Il y a, en passant par les pinsonniers, cette petite grande histoire, une célébration du pays vers laquelle tend depuis le début du triptyque le réalisateur portugais, mais aussi l’illustration de la lutte sociale sur laquelle repose l’idée même des Mille et Une Nuits. En effet, déployé comme une parenthèse partant d’un des pinsonniers policiers, Forêt Chaude est le troisième épisode de L’Enchanté et raconte l’histoire de l’amante de ce dernier, alors qu’une grande manifestation de policiers a lieu.
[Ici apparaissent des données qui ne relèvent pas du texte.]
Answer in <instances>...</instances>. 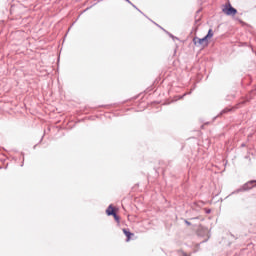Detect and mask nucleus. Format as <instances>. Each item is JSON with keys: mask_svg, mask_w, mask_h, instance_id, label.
I'll list each match as a JSON object with an SVG mask.
<instances>
[{"mask_svg": "<svg viewBox=\"0 0 256 256\" xmlns=\"http://www.w3.org/2000/svg\"><path fill=\"white\" fill-rule=\"evenodd\" d=\"M213 29H209L207 35L204 38L194 37L193 43L195 47H199L200 49H205V47L209 46V40L213 39Z\"/></svg>", "mask_w": 256, "mask_h": 256, "instance_id": "f257e3e1", "label": "nucleus"}, {"mask_svg": "<svg viewBox=\"0 0 256 256\" xmlns=\"http://www.w3.org/2000/svg\"><path fill=\"white\" fill-rule=\"evenodd\" d=\"M222 13H224V15H228V16H235L237 15V9L233 8V6H231L230 2H227L223 8H222Z\"/></svg>", "mask_w": 256, "mask_h": 256, "instance_id": "f03ea898", "label": "nucleus"}, {"mask_svg": "<svg viewBox=\"0 0 256 256\" xmlns=\"http://www.w3.org/2000/svg\"><path fill=\"white\" fill-rule=\"evenodd\" d=\"M117 208H115L114 206H113V204H110L109 206H108V208L106 209V215H108V216H113V215H116L117 214Z\"/></svg>", "mask_w": 256, "mask_h": 256, "instance_id": "7ed1b4c3", "label": "nucleus"}, {"mask_svg": "<svg viewBox=\"0 0 256 256\" xmlns=\"http://www.w3.org/2000/svg\"><path fill=\"white\" fill-rule=\"evenodd\" d=\"M122 231H123L124 235L127 237V239H126L127 243H129V241H131V238L135 236V234L129 232V230H127L125 228L122 229Z\"/></svg>", "mask_w": 256, "mask_h": 256, "instance_id": "20e7f679", "label": "nucleus"}, {"mask_svg": "<svg viewBox=\"0 0 256 256\" xmlns=\"http://www.w3.org/2000/svg\"><path fill=\"white\" fill-rule=\"evenodd\" d=\"M112 217H114L115 221H117L118 223H120L121 218L119 217V215H113Z\"/></svg>", "mask_w": 256, "mask_h": 256, "instance_id": "39448f33", "label": "nucleus"}, {"mask_svg": "<svg viewBox=\"0 0 256 256\" xmlns=\"http://www.w3.org/2000/svg\"><path fill=\"white\" fill-rule=\"evenodd\" d=\"M250 183H255V181H252V182H250Z\"/></svg>", "mask_w": 256, "mask_h": 256, "instance_id": "423d86ee", "label": "nucleus"}]
</instances>
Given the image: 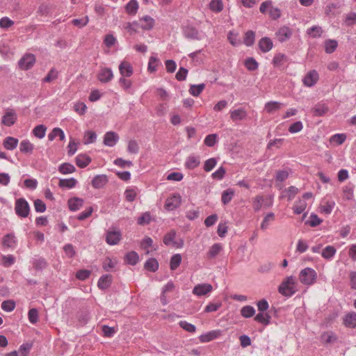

Si l’épisode documentaire des pinsonniers est aussi fort et aussi intéressant, c’est qu’il embrasse aussi le reste du film à force de petites piqûres de rappel. Ainsi l’acteur de Simao est là, le chien Dixie a le droit à sa petite apparition et le personnage de Vasco (de l’épisode, justement, des Maîtres de Dixie) revient pour nous rappeler qu’il était déjà, dans l’opus précédent, annonciateur du chant des pinsons, car lui même pinsonnier amateur. Ainsi Gomes nous rappelle avec justesse que les éleveurs sont aussi dans une certaine misère sociale, loin du luxe. Leur stade où se jouent les joutes de chants pour lesquels ils vibrent tant (un pinsonnier serait mort de voir son oiseau chanter si bien), est un simple terrain vague, mais c’est là où se jouent et se déjouent tous leurs efforts de l’année écoulée : nourrir et entraîner les oiseaux, découvrir de nouvelles façons de les retourner (leur apprendre le chant)… Ce fameux chant est lui-même symbole de l’épisode, mais aussi des trois films, se décomposant en trois étapes : l’attaque, le coup, et le final. Comme l’épisode, et comme le film, il est tricéphale ; et l’épisode, lui même comme l’ensemble des Mille et Une Nuits, commence bien, provoque l’ennui, et retombe sur ses pattes dans un beau final. 

© Shellac

© Shellac

Avançant cahin-caha, provoquant aussi bien l’émerveillement que la désolation cinématographique, avançant en tombant mais en se relevant, Gomes réussit à signer un grand triptyque magnifique et flamboyant qui, aussi parce qu’il a des défauts et des ratés, est un grand film humain et humaniste, bourré d’éclairs de génie et d’un charme fou et enivrant.